Pathophysiology-based classification (dominant phenotype)
Vasoplegia (early seps)
Cardiomyopathy
Mitochondrial dysfunction (Late sepsis)
These overlap, but dominance matters clinically.
PART 2 — CLINICAL EXHIBITION
1. Vasoplegia → Pressure Failure
Clinical features:
Hypotension
Warm peripheries (early)
Wide pulse pressure
Poor response to fluids alone (advanced)
Key concept: This is not volume loss — it is tone loss.
2. Cardiomyopathy → Flow Failure
Flow failure occurs via three mechanisms:
a) Preload failure
Capillary leak
Relative hypovolemia
b) Pump failure
Septic myocardial depression
Low effective stroke volume
c) Afterload excess
High-dose vasopressors; Weak heart pumping against resistance
3. Shock Reframed: DO₂–VO₂ Mismatch
Flow is meaningless without proper content. We need energy (ATP)
Energy production requires: Glucose & Oxygen
Glucose mismatch → hypoglycemia → immediate, obvious, rapidly correctable
Oxygen mismatch → silent, progressive, lethal. Hence, oxygen economics matter.

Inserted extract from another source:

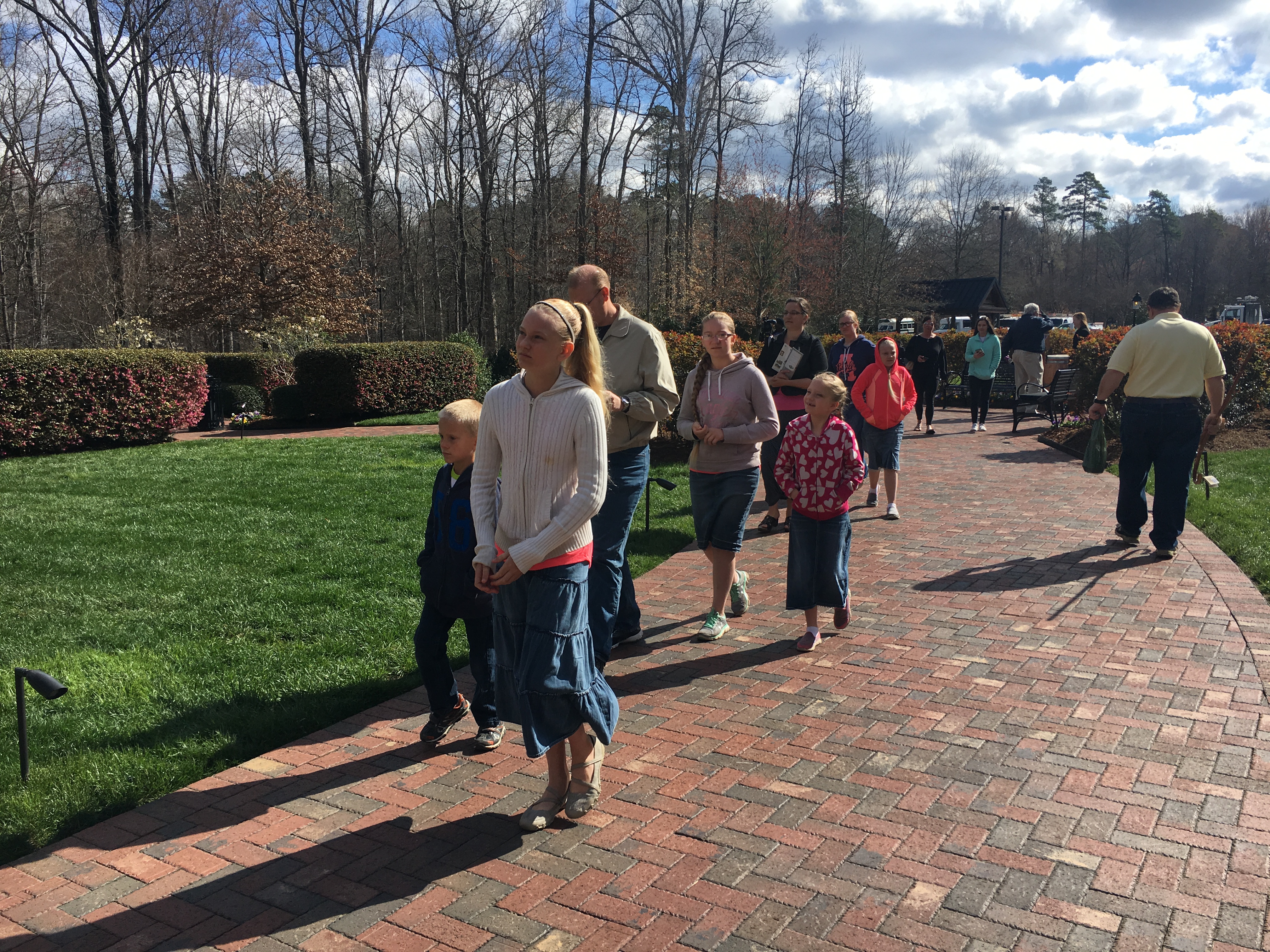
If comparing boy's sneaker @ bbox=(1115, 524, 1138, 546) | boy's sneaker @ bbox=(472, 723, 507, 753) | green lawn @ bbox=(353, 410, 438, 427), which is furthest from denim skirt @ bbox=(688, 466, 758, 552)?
green lawn @ bbox=(353, 410, 438, 427)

Shock is not hypotension. Shock = failure to match oxygen delivery (DO₂) with oxygen utilisation (VO₂).
Oxygen Content:
Hb-bound 98.5%
Dissolved 1.5%
1 g Hb carries 1.34 ml O₂ at 100% saturation
We do not measure VO₂ directly at the bedside. Arterial saturation tells you what you give. Venous saturation tells you what was taken. DO2 = (Hb x SaO2 x 1.34) + (PaO2 x 0.003). Comparing arterial and venous oxygen, Hb and 1.34 are constants. Saturation is the variable.
Venous saturation tells:
Whether delivery meets demand
Whether the extraction is excessive
Whether utilisation has failed
PART 3 — MANAGEMENT: FIX IN THE SAME ORDER DAMAGE OCCURS
STEP 1 — Restore Stressed Volume (Before Pressors)
Crystalloids first
Improves venous return (Preload)
Add pressors if required; Target effective perfusion, not MAP
STEP 2 — Restore FLOW (Cardiac Output)
Flow has three levers:
Preload → fluids
Pump → inotropes when indicated
Afterload → de-escalate excess pressors
Echo is essential here.
STEP 3 — FLOW IS MEANINGLESS WITHOUT CONTENT
Oxygen delivery = Flow × Content
Manage content:
Hemoglobin → transfuse when delivery is inadequate
aturation → oxygen, ventilation, lung recruitment
A normal BP with poor content is still in shock.
STEP 4 — VO₂ REDUCTION: BUY TIME
When you cannot increase delivery, reduce demand:
Control fever
Treat pain
Reduce agitation
Manage anxiety
Sedate appropriately
Reduce the work of breathing
Sometimes sedation saves organs.
STEP 5 — Mitochondrial Failure = Prognostic Zone
Once utilisation fails:
Lactate persists despite adequate DO₂
Mortality rises sharply
This phase is about damage control, not cure.
SUMMARY
Shock is not blood pressure. Shock is a failure of oxygen economics.
Sepsis starts as a vascular problem
Becomes a flow problem
Ends as an energy failure
Management
Restore tone
Fix flow
Optimise content.
Recognise utilisation failure early.